C’est pour faire profiter les Unions et le public des meilleures contributions présentées à Vaumarcus que Béguin crée en 1917 les Cahiers de jeunesse, devenus dix ans plus tard les Cahiers protestants. René Guisan, qui participe activement à la préparation et au déroulement des camps, rédige les éditoriaux pendant sept ans, mais c’est Béguin qui dirige et anime cette tribune du protestantisme romand jusqu’à sa retraite, en 1948, demeurant par la suite membre de son comité de rédaction. Retiré à Chailly-sur- Clarens, il passe les hivers à Nice où, le 3 janvier 1954, il succombe à une crise cardiaque. Sa tombe, au cimetière de Clarens, a été désaffectée en 2004.

Plusieurs pasteurs et missionnaires doivent à Charles Béguin, pour une bonne part, l’origine ou l’affermissement de leur vocation. «Vous m’avez appris que le renouveau de l’Eglise dépend du fait que des chrétiens restent jeunes et capables d’étonnement bien après leurs soixante ans passés»5, témoigne le pasteur Werner lorsque Béguin prend sa retraite. «Je ne connais dans nos milieux religieux aucun orateur qui eût un tel pouvoir de persuasion et d’entraînement», lit-on dans l’hommage que lui rend un unioniste à son décès. «Aucune encyclopédie ne gardera son nom, mais qu’importe, son œuvre est plus durable dans son anonymat que des milliers d’autres qui tombent en poussière», prophétise Paul Weber6. Bien vu!

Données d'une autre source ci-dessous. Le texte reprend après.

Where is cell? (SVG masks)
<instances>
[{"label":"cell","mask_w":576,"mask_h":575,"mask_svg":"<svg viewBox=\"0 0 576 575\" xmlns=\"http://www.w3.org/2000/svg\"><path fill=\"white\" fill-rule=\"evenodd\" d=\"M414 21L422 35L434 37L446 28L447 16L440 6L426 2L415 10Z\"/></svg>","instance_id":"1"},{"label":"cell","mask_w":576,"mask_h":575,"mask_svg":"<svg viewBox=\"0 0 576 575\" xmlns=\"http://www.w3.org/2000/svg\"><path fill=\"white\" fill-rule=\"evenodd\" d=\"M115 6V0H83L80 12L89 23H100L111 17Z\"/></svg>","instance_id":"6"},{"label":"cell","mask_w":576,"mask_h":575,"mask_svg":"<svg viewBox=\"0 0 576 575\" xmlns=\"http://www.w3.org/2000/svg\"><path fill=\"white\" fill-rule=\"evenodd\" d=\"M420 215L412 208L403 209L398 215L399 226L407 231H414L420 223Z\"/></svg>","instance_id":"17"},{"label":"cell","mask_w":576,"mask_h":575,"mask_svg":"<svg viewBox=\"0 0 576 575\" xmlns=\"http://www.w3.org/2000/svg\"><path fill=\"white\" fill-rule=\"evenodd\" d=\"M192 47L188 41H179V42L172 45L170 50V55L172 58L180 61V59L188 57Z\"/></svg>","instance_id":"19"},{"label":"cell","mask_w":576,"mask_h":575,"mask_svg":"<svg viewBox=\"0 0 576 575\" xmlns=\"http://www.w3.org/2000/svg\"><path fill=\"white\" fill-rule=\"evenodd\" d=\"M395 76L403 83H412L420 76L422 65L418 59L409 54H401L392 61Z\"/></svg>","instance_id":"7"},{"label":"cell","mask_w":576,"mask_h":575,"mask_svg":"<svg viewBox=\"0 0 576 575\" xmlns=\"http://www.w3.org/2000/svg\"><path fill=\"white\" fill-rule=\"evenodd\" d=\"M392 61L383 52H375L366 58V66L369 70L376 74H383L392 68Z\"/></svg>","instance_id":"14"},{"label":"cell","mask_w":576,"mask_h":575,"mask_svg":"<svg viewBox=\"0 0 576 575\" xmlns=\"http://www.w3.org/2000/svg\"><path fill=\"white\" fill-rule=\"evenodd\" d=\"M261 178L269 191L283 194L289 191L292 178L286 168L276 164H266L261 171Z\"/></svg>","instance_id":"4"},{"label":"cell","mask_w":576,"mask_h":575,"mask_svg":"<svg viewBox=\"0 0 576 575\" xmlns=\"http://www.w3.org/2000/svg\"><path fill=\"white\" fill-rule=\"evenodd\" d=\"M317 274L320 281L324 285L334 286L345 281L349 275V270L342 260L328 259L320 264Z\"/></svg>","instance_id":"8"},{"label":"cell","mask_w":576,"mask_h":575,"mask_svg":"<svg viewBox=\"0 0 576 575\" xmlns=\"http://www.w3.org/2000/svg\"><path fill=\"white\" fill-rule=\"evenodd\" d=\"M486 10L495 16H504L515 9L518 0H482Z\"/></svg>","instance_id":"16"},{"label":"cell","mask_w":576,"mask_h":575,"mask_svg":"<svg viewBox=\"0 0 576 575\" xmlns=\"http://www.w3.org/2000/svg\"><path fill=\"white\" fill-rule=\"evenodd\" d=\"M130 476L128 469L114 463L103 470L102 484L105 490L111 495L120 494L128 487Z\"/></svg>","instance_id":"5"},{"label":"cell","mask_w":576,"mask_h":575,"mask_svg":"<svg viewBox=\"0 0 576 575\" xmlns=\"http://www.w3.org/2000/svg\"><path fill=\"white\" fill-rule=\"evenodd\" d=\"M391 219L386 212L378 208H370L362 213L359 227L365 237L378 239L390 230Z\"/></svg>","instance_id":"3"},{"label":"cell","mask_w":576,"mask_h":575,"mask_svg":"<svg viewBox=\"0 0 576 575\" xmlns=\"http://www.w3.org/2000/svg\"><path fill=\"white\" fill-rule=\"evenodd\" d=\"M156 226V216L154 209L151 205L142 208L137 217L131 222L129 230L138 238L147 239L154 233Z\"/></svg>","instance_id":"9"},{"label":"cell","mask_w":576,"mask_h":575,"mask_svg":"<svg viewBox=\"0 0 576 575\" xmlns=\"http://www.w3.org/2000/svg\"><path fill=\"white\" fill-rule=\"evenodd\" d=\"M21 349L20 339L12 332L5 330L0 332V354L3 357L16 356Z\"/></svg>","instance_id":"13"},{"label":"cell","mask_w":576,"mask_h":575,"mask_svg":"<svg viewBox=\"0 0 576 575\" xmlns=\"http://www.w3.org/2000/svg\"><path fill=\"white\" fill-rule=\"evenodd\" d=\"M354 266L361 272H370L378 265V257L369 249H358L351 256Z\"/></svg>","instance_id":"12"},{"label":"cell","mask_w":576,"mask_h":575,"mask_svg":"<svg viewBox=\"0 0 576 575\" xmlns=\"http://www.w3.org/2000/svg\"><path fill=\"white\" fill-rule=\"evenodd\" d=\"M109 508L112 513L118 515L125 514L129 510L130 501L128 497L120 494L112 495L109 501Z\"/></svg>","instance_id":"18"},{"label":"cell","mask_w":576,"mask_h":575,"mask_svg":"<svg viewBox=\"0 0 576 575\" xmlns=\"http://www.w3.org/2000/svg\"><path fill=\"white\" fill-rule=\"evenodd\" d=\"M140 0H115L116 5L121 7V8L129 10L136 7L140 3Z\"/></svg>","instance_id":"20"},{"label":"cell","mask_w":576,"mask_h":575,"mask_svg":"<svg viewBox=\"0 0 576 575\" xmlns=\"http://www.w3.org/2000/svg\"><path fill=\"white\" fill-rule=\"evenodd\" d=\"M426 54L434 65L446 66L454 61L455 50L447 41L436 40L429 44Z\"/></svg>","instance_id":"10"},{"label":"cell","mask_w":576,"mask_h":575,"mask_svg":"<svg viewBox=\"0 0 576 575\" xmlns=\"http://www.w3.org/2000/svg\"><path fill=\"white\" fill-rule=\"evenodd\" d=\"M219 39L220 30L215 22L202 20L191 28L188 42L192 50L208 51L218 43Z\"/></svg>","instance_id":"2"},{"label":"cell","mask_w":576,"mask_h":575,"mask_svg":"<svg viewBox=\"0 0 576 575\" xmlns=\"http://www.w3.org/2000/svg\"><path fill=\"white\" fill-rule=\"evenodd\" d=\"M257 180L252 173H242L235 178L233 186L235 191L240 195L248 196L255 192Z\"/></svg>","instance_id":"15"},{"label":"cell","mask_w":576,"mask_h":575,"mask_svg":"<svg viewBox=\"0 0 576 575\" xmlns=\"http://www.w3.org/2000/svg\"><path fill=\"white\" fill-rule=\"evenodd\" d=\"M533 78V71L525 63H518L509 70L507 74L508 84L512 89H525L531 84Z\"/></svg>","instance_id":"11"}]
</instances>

Le Dictionnaire historique de la Suisse fait totalement l’impasse sur cet éveilleur d’âmes qui a si fortement marqué la jeunesse et la presse réformée de Suisse romande dans la première moitié du siècle passé, mais les camps de vacances de Vaumarcus sont aujourd’hui bien vivants, avec notamment le Camp Junior et le Camp «Ouverture et Partage», destiné aux aînés. L’œuvre de Charles Béguin, portée par la Fondation Le Camp, que contrôlent les Unions chrétiennes romandes, continue de rayonner.

Notes:

1 Marc DuPasquier, Le Camp de Vaumarcus, V. Attinger, 1934; Paul Weber, Vaumarcus, 1915-1965, Bevaix, 1965; Ph. Roulet, «Vaumarcus a 50 ans», Les Cahiers protestants (CP), 1965 No B [sic]; Georges Verron, «Camp de Vaumarcus: 75 ans de présence rayonnante», Le Gouvernail, Saint-Blaise, 1990, No 5.

2 A. Werner, «Hommage à un vivant», Les Cahiers protestants, janvier-février 1954, pp. 15-24.

3 Lettre du 21 mai 1920 à Ed. Thurneysen (Briefwechsel I, p. 390), cité in: B. Reymond, Théologien ou prophète? Les francophones et Karl Barth avant 1945, L’Age d’Homme, 1985, pp. 20-21.

4 Ch. B. et K. Barth, «L’Eglise et la question politique d’aujourd’hui», CP, 1939, pp. 3 et 5; cf. aussi: Eric Werner, «Bastions», L’avant-blog (internet), 3 mars 2015.

5 A. Werner, «Un homme: Charles Béguin», Jeunesse, janvier 1954.

6 P. W., «† Charles Béguin», FA des Montagnes, 6 janvier 1954.